Dom> There will be times where the creatives have found something brilliant and fresh that didn’t come from the brief. That’s okay, but the strategy should always be sharp and rich enough that it’s driving the work, not the other way around.
Making sure the creatives are excited about the strategy before they begin work is a good start. If the brief feels ordinary, the work will be ordinary and creatives will try and find a better way in.
LBB> What have you found to be the most important consideration in recruiting and nurturing strategic talent? And how has Covid changed the way you think about this?

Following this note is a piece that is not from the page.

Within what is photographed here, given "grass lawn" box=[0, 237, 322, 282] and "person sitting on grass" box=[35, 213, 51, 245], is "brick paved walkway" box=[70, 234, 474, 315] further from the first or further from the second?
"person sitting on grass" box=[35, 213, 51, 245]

Dom> You can show people frameworks and structures, but you can’t teach someone to be curious, and curiosity can’t be faked. I think bringing together a team with diverse backgrounds and different ways of thinking is one of the most important parts of a strong team.
These principles didn’t change during Covid, however the year was particularly challenging for some, so being mindful of the pressures outside of work was important to get the best out of people.
LBB> In recent years it seems like effectiveness awards have grown in prestige and agencies have paid more attention to them. How do you think this has impacted on how strategists work and the way they are perceived?
Dom> I think there is a growing expectation for agencies to have some skin in the game and be accountable for results. Effectiveness should be integral to the culture of an agency and proving effectiveness should be a core part of strategy.
LBB> Do you have any frustrations with planning/strategy as a discipline?
Dom> Planning needs to be able to sell itself as a critical part of the journey towards good advertising work. Too often, planning departments are hugely outnumbered and struggle to get proper client funding.
LBB> What advice would you give to anyone considering a career as a strategist/planner?
Dom> Do it! It’s the best job in an agency by far.